GIVEN REQUEST
Retype every item below line for line, changing nothing.

Scene-based reasoning records:
******************************

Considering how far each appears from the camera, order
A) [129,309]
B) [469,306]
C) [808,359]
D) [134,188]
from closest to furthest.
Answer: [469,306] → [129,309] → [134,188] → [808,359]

******************************

FULL ANSWER
Considering how far each appears from the camera, order
A) [129,309]
B) [469,306]
C) [808,359]
D) [134,188]
from closest to furthest.
Answer: [469,306] → [129,309] → [134,188] → [808,359]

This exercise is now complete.